Verstofte orgelklanken

P2320836 (2)

Gisteren is een begin gemaakt met het opruimen van de ‘geheime verdieping’ van ons seminarie – een tussenverdieping waar de lift niet stopt en waar de argeloze trappenhuisloper slechts een tussenvloertje vermoedt. Toen ik de geheime bergplaats enkele jaren geleden ontdekte, zag ik dat er enkele orgels hopeloos stonden te verstoffen.

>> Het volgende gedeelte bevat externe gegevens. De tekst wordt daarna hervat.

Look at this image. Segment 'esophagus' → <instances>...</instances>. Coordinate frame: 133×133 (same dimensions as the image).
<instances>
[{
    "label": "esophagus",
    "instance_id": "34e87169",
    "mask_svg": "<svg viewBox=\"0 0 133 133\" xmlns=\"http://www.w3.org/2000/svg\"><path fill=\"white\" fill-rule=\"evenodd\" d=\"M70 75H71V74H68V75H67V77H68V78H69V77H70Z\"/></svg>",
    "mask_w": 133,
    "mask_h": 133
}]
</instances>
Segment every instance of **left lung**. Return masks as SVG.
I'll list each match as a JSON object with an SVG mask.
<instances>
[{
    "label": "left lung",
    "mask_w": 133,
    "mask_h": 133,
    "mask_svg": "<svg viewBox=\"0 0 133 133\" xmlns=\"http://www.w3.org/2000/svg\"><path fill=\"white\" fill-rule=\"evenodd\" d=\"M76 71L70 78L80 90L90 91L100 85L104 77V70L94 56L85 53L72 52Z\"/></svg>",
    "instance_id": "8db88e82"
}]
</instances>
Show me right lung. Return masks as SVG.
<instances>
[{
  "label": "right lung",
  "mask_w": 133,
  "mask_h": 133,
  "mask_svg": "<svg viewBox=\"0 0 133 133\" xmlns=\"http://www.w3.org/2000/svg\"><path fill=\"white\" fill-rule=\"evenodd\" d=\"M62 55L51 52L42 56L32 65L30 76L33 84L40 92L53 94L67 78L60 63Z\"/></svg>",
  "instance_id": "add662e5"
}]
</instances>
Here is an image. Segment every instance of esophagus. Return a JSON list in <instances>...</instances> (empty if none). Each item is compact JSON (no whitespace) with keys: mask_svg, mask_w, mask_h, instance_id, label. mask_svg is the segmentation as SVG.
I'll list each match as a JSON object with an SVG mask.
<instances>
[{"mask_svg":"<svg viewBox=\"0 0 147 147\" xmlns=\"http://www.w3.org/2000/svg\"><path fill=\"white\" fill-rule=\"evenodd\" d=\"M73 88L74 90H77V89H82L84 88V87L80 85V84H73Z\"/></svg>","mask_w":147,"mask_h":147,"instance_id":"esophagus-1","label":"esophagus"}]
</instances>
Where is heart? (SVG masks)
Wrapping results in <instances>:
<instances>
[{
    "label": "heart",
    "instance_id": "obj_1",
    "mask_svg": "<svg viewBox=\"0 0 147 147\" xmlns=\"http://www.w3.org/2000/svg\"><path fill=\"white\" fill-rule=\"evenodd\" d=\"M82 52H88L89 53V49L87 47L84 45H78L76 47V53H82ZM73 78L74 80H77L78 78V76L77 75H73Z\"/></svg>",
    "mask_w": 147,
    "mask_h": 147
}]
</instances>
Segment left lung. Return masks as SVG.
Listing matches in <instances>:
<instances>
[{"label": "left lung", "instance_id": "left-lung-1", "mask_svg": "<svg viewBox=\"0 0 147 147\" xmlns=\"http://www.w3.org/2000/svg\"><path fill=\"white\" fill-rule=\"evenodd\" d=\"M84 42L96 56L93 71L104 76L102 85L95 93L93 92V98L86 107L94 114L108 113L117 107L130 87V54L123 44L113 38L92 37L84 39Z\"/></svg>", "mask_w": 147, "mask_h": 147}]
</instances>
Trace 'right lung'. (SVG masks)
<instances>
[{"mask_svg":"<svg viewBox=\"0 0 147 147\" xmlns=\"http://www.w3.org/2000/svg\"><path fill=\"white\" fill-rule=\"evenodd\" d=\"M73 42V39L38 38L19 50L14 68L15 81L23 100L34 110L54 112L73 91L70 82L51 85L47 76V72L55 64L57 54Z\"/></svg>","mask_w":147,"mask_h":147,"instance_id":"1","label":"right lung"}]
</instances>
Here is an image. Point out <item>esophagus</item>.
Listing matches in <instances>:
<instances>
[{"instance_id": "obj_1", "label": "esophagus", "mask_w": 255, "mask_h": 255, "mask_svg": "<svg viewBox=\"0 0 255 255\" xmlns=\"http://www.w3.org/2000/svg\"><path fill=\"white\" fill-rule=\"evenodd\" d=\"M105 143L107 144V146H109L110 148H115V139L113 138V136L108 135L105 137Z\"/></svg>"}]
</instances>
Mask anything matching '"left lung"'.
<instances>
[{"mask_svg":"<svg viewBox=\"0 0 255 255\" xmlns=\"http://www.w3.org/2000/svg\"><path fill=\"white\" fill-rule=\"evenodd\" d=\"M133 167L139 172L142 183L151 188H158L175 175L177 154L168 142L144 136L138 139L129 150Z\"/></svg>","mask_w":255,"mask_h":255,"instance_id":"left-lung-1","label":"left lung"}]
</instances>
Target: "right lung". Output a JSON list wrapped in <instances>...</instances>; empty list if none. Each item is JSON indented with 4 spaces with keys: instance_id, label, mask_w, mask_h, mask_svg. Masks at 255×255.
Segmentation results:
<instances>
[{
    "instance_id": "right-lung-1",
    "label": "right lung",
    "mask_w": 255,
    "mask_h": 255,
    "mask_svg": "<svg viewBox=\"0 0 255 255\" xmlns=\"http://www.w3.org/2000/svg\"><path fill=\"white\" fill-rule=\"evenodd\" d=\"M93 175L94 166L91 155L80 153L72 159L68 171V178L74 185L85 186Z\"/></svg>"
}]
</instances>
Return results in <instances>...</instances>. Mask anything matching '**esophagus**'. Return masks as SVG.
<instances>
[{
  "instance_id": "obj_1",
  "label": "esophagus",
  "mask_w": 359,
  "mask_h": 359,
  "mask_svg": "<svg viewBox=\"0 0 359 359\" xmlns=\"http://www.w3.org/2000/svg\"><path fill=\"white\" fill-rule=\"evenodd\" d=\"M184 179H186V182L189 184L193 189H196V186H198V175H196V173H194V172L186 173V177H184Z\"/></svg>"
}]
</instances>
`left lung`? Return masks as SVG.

Gisteren zijn deze orgels – een elektronicum en een harmonium – van het ergste stof ontdaan (er lag een laag van twintig jaar op, werd mij gezegd) en op onze sportplaats uitgestald. Bespeelbaar acht ik ze niet meer maar een zekere nostalgie stralen ze nog steeds uit. Als ik mij niet vergis, is het elektronicum een Solina die bij de Eminentfabrieken in mijn geboortedorp Bodegraven is geproduceerd. En wat betreft het harmonium: wie zou niet nog eens de voeten op de trappers willen zetten, een register uit willen trekken en een toets willen indrukken, om nog eenmaal te horen hoe de ‘hemelse stem’ (Voix Céleste) klonk, of de Echo van weleer?

Maar ach, dit alles staat nu slechts uitgestald als ver verleden tijd, vergane glorie van vroeger, reeds lang voorbij voordat ik zelf in Egypte kwam. Het tijdperk van wijlen Uncle Fouad die met zijn trekharmonicum hier de seminariekapelzang begeleidde, heb ik nog wel mee mogen maken, maar ook dat is niet meer.

Toch is de lofzang gaande gebleven. Thans siert een statig-zwarte digitale piano de kapel die regelmatig door studenten tot klinken wordt gebracht. En van tijd tot tijd lenen ze mijn Yamaha A300-keyboard, omdat dit gemakkelijk mee te nemen is of ook omdat het oosterse klanken voort kan brengen die buiten de westerse toonladders vallen. Uitgezongen is men hier nog niet.